According to Article 31C, no law “giving effect to the policy of the state towards securing all or any” of the directive principles in Article 39(b) and (c) can be declared void simply because it is inconsistent with Article 14 and Article 19, conferring the rights to equality and free speech, respectively.
The second part of Article 31C protects such laws from a challenge. However, in the 1973 Kesavananda Bharati case, a seven-judge SC bench struck down the second part.
Then in 1976, the Parliament passed the 42nd amendment, expanding the ambit of Article 31C to all directive principles as opposed to just the ones in Article 39(b) and (c).
Four years later, a five-judge SC bench struck down this widening of Article 39(c)’s ambit in the landmark Minerva Mills vs. Union of India (1980) ruling.
In the present case, the question before the court was whether Article 31C would remain a part of the Constitution after the 1980 ruling struck down its amended form.
On this aspect, the court ruled that Article 31C remains in force to the extent that the Kesavananda Bharati case upheld it, pointing out that the SC struck down the expansion of Article 31C to all directive principles in the 1980 landmark decision.
Origins of the case
The SC bench delivered its judgment on 5 November, this year, acting on a challenge to the Maharashtra Housing and Area Development Act by property owners following a 1986 amendment.
In 1986, a new chapter was inserted in the Act to allow for the acquisition of properties by the state for preservation purposes. This takeover was subject to the state paying a hundred times the monthly rent of a property if 70% of the building’s occupiers applied to this end.
The new chapter declared that the amendments in the housing law intended to give effect to Article 39(b) of the Constitution, allowing the state to make policies for controlling, owning, and redistributing a community’s material resources for the public good.
This addition led the property owners in Mumbai to move the court to challenge this provision, saying it violated their right to equality and suffered from arbitrariness.
On the other hand, the Maharashtra government contended that the state could take over run-down buildings and redistribute them.
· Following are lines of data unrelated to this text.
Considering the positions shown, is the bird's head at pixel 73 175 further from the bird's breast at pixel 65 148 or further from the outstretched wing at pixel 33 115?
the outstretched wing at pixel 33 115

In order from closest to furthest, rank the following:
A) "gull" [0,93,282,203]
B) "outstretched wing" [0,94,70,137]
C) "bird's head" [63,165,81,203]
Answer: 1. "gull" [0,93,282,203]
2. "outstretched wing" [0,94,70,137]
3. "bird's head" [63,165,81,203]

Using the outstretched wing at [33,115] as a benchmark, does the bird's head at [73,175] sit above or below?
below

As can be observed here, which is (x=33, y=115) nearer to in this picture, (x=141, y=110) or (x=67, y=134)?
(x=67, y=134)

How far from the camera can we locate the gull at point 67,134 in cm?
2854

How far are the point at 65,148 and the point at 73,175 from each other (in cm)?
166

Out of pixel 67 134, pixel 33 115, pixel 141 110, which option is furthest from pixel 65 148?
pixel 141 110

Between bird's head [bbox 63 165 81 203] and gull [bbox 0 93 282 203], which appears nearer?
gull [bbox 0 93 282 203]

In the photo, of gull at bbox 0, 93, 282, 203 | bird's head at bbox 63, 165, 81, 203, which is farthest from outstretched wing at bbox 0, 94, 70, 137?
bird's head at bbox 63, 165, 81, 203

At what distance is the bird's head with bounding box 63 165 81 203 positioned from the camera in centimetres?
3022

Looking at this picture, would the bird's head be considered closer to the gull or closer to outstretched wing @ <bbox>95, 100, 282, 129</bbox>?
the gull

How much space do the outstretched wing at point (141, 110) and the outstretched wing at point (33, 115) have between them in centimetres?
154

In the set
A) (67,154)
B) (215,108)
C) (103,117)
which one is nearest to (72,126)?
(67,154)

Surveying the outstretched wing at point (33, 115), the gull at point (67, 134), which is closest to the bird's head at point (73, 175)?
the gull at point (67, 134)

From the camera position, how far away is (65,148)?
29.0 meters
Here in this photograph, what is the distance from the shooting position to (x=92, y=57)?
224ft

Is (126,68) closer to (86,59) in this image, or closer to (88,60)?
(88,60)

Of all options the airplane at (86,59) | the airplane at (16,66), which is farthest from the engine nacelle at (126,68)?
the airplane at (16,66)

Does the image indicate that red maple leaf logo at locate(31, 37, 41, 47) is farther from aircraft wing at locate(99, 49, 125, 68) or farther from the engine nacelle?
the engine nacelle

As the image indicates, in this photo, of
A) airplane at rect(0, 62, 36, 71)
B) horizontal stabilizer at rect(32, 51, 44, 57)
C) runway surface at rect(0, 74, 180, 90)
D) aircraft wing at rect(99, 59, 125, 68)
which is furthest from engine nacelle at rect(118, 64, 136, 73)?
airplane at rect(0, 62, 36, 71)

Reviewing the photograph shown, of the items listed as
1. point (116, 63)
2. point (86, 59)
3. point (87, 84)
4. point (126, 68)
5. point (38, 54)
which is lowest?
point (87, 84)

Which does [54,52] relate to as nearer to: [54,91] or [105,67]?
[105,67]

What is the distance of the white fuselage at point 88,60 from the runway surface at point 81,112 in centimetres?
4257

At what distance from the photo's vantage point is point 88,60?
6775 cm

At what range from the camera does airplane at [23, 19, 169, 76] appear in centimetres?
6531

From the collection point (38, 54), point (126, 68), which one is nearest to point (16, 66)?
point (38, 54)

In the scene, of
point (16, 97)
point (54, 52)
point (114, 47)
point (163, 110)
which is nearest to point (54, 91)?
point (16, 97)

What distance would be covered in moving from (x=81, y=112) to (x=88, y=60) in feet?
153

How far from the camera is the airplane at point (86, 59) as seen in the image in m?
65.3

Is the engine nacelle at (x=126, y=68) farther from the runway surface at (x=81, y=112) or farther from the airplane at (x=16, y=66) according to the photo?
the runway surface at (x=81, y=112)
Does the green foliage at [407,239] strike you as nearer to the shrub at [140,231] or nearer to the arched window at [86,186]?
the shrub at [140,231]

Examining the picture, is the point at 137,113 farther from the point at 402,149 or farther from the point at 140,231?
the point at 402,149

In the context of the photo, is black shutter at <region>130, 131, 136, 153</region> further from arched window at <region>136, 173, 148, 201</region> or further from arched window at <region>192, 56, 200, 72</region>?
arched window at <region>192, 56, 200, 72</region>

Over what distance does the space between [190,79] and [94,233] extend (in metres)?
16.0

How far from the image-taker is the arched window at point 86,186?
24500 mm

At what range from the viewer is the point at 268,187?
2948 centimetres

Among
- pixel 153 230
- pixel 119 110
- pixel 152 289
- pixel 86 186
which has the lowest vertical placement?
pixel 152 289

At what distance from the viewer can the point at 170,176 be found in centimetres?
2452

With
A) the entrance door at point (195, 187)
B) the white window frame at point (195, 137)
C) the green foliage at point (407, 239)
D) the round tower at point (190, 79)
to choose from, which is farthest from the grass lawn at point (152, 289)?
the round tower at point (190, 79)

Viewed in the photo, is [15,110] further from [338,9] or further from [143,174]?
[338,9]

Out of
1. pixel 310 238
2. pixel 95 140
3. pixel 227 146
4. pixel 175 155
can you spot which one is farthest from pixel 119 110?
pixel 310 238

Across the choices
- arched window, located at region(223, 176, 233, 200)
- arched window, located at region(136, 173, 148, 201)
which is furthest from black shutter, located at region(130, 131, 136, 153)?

After a two-judge bench of the Bombay HC dismissed the case, it landed before a three-judge SC bench. In 1996, the three-judge bench ruled that since benches of five judges delivered the Minerva Mills and Sanjeev Coke decisions, it was undisputed that Article 31C is in force and that it would be appropriate to refer the matter to a larger five-judge bench.
Then in 2001, a five-judge bench said the interpretation of Article 39(b) required reconsideration.
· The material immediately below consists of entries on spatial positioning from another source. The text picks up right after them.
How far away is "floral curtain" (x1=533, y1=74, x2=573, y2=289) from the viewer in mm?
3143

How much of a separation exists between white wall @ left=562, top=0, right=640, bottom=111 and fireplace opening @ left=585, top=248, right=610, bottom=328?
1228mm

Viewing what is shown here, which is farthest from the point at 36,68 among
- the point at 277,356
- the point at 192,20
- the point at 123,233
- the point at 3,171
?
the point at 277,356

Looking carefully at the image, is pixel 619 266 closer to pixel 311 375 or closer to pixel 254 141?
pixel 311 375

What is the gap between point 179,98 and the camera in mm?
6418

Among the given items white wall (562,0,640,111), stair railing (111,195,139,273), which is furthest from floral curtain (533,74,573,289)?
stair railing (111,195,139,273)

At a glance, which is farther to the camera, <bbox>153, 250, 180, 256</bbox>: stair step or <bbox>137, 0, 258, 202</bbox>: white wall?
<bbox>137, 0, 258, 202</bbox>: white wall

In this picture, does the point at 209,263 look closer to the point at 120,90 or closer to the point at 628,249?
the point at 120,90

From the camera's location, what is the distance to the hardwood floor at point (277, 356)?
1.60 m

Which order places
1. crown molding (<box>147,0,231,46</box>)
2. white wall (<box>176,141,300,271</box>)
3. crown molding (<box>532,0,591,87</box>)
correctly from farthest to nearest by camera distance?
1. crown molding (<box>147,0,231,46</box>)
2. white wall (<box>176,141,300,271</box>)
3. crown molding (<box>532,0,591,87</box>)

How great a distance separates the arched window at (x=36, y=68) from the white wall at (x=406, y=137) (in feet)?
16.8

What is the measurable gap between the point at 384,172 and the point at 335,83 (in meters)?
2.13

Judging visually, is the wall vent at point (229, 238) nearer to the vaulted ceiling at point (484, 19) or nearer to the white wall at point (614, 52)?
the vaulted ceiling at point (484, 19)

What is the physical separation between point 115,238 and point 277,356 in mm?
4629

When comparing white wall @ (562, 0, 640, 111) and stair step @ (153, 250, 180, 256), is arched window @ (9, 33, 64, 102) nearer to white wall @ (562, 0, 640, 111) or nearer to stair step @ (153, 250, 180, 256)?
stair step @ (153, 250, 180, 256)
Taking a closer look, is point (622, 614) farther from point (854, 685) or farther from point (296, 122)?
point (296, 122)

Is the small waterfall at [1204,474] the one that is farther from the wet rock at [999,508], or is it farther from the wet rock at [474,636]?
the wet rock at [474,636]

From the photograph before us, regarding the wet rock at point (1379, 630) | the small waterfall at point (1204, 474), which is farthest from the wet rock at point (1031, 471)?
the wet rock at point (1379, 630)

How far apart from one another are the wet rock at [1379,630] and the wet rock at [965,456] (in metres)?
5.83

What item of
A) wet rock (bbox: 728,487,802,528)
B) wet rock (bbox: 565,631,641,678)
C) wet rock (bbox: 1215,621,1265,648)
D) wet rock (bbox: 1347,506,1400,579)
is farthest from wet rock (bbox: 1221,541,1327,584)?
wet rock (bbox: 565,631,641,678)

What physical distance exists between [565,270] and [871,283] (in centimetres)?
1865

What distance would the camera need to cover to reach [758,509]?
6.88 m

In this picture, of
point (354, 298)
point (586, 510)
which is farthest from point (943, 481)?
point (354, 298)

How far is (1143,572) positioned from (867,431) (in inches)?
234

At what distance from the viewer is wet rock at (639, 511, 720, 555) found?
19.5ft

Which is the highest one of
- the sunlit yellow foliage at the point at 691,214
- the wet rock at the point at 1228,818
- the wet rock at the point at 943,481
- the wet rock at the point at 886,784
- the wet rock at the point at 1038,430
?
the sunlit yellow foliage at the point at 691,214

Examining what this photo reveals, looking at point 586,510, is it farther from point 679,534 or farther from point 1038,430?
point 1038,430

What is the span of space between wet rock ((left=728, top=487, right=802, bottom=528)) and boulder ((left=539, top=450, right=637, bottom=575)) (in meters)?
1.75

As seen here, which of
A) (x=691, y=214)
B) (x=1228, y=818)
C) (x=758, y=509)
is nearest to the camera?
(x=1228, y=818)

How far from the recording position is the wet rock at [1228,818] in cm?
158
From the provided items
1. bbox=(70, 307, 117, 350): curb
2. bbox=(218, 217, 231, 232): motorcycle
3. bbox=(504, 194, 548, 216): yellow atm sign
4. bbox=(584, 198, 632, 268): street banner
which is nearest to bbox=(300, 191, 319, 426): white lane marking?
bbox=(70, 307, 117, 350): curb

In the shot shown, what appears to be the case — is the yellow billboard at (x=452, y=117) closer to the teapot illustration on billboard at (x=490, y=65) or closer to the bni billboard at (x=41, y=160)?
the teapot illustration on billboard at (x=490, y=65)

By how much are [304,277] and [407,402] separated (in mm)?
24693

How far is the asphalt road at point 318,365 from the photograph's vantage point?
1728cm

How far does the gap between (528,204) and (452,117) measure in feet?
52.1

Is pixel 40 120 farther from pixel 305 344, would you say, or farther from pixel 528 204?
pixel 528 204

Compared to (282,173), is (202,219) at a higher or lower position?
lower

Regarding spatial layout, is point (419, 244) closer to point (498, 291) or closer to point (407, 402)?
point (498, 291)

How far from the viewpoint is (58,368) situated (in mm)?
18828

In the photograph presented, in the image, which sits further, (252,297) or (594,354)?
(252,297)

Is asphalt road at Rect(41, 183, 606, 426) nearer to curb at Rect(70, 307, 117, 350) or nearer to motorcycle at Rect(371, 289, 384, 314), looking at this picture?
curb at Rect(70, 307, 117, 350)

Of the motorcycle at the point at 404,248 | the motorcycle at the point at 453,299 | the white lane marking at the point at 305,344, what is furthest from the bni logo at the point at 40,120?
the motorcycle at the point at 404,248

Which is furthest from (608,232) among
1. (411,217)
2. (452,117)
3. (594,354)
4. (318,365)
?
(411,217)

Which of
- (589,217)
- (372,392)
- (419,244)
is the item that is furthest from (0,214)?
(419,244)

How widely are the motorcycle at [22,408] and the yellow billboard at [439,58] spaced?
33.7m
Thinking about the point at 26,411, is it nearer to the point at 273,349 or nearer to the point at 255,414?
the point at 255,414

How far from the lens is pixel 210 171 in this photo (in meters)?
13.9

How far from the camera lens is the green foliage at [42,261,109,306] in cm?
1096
Subsequently, the case landed before a seven-judge bench, before which, the Centre relied on the majority opinion in the Mafatlal Industries Ltd vs. Union of India case (1993). The seven-judge bench said that “the material resources of the community are not confined to public resources but include all resources, natural and man-made, public, and private owned” and that the court has repeatedly affirmed the same in various decisions.
This led the court to remark in 2002 that there was “some difficulty in sharing the broad view” that material resources owned by the community include privately owned resources. It was this 2002 ruling that led to the present question before the nine-judge bench of the Supreme Court.